KUALA LUMPUR/HONG KONG, June 6 (Reuters) - Malaysia is looking to replace the chief executive officer of the national stock exchange, two sources said on Wednesday, the latest in a series of top management changes initiated by the newly elected government.
The sources gave no reason why the government was considering replacing Tajuddin Atan at Bursa Malaysia. His term is due to end in March next year. A cabinet meeting on Wednesday could discuss Tajuddin’s position, one advisor to the government, who is aware of the private discussions and requested anonymity, told Reuters.
It was unclear, however, if a decision would be reached immediately.
“It’s going to be one of the priorities in the cabinet meeting later,” said the source.
Malaysians dumped a coalition that had led the country for the entire six decades since independence in a shock election result last month, having become scandalised by the corruption allegations levelled at previous prime minister Najib Razak.

**RECORDED INFORMATION**

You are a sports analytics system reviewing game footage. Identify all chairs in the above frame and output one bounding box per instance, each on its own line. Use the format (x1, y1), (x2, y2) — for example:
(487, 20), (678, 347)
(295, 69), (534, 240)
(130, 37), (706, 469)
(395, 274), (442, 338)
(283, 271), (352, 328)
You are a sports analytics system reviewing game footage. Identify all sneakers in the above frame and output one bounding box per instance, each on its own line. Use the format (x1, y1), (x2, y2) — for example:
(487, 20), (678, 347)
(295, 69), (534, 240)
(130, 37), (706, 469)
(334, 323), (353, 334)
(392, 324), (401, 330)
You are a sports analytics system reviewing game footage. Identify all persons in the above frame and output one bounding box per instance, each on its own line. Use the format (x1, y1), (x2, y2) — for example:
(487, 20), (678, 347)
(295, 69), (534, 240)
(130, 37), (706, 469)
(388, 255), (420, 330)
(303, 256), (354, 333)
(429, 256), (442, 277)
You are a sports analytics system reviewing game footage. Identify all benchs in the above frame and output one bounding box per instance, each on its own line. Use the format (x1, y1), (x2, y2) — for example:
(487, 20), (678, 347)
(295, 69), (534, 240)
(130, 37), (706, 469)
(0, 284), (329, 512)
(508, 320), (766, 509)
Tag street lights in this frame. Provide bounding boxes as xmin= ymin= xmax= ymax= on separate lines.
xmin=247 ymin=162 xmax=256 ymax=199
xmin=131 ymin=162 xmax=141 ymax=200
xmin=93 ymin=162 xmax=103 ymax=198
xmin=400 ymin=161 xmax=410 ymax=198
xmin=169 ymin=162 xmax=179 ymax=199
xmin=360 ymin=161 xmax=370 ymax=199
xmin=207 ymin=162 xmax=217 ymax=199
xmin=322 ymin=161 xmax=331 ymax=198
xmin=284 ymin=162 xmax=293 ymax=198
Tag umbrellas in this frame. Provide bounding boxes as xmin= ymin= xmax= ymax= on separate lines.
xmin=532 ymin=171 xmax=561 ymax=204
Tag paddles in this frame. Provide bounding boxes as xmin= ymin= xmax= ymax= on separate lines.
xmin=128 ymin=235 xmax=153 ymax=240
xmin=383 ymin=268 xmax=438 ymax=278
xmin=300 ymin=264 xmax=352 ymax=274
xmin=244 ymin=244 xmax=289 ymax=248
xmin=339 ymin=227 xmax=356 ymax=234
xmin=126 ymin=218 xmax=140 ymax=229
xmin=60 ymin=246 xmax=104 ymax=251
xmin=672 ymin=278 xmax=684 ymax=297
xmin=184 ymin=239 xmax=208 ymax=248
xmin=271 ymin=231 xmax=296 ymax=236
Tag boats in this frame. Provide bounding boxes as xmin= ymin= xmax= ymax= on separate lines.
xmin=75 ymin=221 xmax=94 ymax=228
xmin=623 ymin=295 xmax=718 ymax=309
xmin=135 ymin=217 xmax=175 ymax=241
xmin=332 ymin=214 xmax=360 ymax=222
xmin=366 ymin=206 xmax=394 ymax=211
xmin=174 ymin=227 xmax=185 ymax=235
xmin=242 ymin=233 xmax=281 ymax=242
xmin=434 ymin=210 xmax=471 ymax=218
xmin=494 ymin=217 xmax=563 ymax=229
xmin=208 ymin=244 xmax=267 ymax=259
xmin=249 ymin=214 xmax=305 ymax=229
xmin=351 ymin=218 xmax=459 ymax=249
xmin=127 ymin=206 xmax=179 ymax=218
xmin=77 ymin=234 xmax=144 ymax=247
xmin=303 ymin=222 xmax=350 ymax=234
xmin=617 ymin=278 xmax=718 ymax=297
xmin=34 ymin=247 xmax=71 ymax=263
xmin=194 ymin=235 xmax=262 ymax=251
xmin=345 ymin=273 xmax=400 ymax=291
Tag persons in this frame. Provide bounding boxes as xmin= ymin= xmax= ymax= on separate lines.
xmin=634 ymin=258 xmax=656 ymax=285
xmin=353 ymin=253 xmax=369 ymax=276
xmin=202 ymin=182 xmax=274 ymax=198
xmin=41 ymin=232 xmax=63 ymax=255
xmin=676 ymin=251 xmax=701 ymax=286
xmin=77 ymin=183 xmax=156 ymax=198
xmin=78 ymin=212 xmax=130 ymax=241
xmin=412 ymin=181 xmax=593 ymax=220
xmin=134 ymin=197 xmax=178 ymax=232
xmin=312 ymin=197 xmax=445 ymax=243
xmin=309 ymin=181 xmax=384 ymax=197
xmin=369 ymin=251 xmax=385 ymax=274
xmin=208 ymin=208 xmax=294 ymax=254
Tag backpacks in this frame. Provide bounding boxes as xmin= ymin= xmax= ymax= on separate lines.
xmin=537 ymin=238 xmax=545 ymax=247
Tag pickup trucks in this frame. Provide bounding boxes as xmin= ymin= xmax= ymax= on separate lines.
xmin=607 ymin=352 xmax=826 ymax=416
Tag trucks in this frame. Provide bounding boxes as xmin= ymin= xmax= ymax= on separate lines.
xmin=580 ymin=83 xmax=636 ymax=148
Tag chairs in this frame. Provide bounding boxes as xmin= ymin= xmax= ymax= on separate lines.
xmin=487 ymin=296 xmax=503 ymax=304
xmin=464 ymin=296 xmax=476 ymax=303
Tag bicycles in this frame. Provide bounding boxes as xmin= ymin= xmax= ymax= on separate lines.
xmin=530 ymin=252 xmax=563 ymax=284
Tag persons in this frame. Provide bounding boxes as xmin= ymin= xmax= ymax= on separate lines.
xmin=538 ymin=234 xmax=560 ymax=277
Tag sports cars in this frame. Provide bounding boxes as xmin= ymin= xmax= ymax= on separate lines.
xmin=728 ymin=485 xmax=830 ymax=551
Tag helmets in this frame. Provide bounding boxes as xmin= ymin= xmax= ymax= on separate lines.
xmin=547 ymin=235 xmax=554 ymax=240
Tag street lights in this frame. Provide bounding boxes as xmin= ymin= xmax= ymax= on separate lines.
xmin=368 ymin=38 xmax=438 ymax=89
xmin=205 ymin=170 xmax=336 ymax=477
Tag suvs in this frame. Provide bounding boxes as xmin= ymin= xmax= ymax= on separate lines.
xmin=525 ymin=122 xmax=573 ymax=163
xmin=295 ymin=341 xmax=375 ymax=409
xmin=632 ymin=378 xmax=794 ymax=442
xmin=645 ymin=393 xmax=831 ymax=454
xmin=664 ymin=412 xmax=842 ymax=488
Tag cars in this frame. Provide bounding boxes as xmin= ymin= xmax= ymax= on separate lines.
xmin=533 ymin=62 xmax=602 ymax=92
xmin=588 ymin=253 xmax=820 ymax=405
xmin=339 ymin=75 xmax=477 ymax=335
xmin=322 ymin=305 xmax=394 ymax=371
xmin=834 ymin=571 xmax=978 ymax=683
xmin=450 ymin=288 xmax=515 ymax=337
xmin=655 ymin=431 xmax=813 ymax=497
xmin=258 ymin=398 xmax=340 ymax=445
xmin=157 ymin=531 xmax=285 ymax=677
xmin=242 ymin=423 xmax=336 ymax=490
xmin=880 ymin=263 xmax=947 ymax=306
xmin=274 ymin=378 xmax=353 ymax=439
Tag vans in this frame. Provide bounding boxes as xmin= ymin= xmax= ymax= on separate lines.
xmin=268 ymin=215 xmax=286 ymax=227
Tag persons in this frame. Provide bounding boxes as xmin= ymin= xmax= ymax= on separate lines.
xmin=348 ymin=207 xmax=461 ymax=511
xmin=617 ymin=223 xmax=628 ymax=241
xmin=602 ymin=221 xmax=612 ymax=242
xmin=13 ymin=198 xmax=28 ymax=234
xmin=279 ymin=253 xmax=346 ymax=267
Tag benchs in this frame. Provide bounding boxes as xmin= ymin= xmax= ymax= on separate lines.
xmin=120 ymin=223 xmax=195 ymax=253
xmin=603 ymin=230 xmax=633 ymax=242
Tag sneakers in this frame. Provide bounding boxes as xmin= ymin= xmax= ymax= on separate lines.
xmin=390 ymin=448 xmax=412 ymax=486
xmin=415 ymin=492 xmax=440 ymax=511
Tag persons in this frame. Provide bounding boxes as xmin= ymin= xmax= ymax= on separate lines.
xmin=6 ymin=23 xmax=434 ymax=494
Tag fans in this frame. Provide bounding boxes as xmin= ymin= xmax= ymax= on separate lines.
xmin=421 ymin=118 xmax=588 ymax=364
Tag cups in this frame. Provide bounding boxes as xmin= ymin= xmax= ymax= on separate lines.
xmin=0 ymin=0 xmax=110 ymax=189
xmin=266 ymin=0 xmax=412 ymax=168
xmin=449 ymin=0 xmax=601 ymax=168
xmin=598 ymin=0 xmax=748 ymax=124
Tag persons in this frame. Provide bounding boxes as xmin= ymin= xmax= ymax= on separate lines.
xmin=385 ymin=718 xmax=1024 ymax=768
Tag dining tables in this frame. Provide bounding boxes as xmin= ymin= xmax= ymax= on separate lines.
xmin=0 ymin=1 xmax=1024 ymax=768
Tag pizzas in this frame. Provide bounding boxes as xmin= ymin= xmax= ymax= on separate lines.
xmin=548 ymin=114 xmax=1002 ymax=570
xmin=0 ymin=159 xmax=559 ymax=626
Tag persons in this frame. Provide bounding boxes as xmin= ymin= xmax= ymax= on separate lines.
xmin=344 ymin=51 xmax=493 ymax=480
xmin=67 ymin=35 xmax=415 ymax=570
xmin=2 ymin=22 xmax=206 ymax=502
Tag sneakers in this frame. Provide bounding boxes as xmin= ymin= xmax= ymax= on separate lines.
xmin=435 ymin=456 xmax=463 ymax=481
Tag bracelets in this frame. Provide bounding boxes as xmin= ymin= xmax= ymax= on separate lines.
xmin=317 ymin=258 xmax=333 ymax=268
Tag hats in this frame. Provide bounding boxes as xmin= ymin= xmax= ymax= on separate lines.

**THE TASKS**
1. Shorten the paragraph of the article that begins "The sources gave no reason" into a list that keeps its main facts.
2. Please repeat a passage of the article word for word, beginning at the words "Malaysians dumped a" and stopping after "minister Najib Razak.".
The items play no part in the work on the article.

**ANSWERS FOR THE EXERCISE**
1.
- The sources did not say why the government was considering replacing Tajuddin Atan at Bursa Malaysia.
- His term is due to end in March next year.
- A government advisor who requested anonymity told Reuters that a cabinet meeting on Wednesday could discuss Tajuddin's position.

2.
Malaysians dumped a coalition that had led the country for the entire six decades since independence in a shock election result last month, having become scandalised by the corruption allegations levelled at previous prime minister Najib Razak.